I’m about to describe something really strange, and I hope someone can help. Our Escape Rooms use Argons running 2.0.1 firmware. Recently, something very strange started happening. Some of the Argons would no longer receive messages. I can call their functions, and those respond correctly, but a published message is not received. Ok, that strange part number 1.
Strange part number 2 is that, once they get into this state, they only way to get them out is to power them off for 10 seconds and then power them back up. Rebooting will not clear the state. Reflashing will not clear the state!
Some notes on the environment. I mentioned that I am using 2.0.1. I use PublishQueueAsyncRK, but, I removed the “retained” operator from the message queue. At first I thought that I hadn’t, and the “retained” was the source of the problem (I still think is related), but when I check I had already removed it. I also use SYSTEM_THREAD(ENABLED). I commented it out to see if it would help, and it didn’t. This is also where I discovered that reflashing doesn’t clear the state.
Another item in the environment is that I use C++ class as the subscribed handler. I don’t know if that matters, but I’m trying to put out as many items as possible to see if it helps.
The problem has occurred on multiple - but not all - my Argons. They all run the same framework, so the message handling, firmware version, and other items are identical, with only the game logic being different. It reoccurs randomly, sometimes within 30 minutes.
I am able to detect the current state by publishing a message that they must respond to, and anyone who doesn’t respond tells me who has the problem. We’ve had to hook up remote power switches to bring them back on line. I have also had to take other measures to handle it (using published functions) for when the problem occurs in the middle of a the game.

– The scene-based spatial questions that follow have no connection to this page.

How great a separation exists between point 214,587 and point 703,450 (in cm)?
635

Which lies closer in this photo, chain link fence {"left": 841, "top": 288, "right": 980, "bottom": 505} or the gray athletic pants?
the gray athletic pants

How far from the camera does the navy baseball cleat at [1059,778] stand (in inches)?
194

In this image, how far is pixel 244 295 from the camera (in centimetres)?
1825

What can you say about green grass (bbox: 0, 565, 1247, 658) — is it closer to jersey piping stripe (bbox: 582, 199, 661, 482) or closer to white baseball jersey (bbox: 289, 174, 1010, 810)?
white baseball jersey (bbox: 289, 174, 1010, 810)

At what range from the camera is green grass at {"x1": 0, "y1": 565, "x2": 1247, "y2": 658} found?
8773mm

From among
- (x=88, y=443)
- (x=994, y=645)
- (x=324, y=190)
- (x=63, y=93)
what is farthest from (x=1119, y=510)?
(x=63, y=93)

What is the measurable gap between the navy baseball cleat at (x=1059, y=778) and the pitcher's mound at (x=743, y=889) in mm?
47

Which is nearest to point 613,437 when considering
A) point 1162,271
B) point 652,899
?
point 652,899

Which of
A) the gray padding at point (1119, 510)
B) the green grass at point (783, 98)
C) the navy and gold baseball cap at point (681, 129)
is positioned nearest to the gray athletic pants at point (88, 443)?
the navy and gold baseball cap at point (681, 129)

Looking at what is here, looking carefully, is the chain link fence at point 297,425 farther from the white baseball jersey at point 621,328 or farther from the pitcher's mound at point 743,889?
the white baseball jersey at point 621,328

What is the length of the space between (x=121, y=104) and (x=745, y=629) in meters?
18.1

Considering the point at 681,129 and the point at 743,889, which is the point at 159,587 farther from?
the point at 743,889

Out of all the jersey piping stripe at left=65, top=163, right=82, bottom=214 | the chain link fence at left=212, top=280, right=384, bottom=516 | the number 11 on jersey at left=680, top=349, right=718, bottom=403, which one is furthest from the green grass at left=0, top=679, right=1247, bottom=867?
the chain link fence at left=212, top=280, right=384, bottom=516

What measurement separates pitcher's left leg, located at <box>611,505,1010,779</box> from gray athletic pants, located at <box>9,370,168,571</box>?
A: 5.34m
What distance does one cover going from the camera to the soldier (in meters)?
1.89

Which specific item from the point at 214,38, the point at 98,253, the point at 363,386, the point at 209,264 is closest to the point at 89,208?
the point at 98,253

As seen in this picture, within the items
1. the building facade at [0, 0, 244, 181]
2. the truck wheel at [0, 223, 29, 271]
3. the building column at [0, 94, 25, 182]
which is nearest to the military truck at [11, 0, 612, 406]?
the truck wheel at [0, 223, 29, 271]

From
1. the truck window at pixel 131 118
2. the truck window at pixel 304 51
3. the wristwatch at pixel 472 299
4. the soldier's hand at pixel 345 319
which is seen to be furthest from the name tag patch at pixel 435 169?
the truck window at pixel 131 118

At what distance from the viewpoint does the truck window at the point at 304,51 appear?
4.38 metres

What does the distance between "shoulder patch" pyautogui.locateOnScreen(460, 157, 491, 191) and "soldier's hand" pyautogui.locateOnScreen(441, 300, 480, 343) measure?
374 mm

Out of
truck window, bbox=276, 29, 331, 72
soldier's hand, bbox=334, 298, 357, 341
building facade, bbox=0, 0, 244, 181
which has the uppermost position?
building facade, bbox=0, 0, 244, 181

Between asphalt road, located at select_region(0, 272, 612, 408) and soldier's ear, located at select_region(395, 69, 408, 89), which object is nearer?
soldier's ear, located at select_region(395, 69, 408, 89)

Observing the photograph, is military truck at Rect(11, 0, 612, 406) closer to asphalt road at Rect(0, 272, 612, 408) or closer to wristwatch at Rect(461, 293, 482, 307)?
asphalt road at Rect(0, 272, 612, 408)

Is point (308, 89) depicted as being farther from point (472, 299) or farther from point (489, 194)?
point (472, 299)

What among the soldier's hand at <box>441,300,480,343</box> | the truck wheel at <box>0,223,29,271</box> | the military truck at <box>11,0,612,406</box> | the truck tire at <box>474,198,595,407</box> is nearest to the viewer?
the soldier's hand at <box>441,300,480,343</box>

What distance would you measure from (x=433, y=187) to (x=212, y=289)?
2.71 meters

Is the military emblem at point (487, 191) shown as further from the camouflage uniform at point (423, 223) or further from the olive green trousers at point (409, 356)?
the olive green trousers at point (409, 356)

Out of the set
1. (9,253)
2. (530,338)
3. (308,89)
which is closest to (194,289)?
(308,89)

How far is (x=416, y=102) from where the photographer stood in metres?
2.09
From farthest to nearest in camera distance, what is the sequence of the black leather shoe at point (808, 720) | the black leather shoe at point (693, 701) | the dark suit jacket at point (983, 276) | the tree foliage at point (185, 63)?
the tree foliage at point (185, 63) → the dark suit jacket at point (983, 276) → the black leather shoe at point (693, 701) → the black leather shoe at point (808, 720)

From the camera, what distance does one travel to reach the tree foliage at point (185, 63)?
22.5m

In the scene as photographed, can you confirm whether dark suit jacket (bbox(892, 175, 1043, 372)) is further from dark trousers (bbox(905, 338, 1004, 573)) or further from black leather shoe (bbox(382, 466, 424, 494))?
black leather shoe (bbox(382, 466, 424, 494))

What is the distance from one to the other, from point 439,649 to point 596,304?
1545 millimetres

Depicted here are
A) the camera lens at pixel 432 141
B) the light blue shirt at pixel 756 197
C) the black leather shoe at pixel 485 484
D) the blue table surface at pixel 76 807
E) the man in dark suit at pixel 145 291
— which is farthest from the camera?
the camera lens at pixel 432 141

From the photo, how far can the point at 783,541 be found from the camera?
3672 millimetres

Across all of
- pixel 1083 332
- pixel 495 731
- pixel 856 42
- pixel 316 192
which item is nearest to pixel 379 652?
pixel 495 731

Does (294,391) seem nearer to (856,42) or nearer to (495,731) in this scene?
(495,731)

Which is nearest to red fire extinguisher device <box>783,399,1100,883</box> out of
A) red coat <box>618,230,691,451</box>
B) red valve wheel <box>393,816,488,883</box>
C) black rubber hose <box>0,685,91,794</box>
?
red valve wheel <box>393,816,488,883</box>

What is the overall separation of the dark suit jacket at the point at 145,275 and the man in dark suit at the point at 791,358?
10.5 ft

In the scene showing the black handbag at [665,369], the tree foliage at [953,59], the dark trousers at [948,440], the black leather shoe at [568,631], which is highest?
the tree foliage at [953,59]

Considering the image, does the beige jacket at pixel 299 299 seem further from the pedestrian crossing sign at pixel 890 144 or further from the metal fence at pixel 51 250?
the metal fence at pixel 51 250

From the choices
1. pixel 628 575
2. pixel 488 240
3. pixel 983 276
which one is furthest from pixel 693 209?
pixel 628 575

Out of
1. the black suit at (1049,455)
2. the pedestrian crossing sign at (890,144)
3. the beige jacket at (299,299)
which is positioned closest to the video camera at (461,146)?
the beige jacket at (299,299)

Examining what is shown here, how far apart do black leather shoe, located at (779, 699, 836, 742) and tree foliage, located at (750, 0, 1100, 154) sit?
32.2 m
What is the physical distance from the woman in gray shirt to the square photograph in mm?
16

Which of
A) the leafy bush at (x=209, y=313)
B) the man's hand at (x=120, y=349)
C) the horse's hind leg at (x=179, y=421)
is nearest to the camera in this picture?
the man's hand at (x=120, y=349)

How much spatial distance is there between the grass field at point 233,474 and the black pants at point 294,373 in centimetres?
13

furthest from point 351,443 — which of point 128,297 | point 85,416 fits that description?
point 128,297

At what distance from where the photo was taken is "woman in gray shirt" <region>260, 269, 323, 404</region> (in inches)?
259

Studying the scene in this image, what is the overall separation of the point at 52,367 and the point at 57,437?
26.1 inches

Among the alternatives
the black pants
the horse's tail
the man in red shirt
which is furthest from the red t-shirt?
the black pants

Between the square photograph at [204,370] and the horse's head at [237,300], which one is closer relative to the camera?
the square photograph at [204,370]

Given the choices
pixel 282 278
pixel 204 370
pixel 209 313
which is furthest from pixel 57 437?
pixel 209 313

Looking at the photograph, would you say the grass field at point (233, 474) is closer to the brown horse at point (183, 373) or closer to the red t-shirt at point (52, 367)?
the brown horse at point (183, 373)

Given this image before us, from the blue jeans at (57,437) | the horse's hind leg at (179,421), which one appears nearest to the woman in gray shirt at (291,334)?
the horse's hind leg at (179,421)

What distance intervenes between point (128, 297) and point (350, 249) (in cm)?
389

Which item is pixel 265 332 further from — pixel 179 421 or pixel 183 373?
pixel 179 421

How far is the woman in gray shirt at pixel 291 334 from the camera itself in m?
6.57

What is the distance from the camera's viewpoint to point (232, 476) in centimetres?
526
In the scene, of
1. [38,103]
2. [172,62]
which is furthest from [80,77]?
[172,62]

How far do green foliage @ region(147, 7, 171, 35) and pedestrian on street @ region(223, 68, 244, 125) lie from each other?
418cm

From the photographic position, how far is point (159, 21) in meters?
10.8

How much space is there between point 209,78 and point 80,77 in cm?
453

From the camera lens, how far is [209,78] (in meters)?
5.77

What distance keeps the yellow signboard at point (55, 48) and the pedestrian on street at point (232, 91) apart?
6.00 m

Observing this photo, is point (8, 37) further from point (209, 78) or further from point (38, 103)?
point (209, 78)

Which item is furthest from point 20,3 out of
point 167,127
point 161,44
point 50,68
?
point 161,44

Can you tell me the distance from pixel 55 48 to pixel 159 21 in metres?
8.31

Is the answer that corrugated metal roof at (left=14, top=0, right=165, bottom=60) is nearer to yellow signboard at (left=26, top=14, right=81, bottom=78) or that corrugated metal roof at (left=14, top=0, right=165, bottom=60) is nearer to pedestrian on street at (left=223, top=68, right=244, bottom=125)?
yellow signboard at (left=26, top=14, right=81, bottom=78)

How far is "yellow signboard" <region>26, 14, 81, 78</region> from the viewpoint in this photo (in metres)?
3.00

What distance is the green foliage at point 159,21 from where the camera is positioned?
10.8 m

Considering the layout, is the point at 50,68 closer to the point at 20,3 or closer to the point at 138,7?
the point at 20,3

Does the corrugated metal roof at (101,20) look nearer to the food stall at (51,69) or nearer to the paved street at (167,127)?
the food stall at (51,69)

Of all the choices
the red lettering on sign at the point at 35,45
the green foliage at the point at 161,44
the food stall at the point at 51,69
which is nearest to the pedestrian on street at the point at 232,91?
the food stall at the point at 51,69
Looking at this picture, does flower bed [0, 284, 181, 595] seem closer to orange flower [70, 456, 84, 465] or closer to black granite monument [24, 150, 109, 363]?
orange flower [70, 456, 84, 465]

Another room using a similar system does not have the problem, but that is running 1.5.2 because we still have some Xenons there.
So, my suspicions:
- It is related to 2.0.1
- It is related to retained (because of the poweroff clear)
Question: Can I do software reboot that dumps the all retained values? If so I could at least clear the situation with a reboot.
Thanks. It’s a real head scratcher, but hopefully someone has an idea.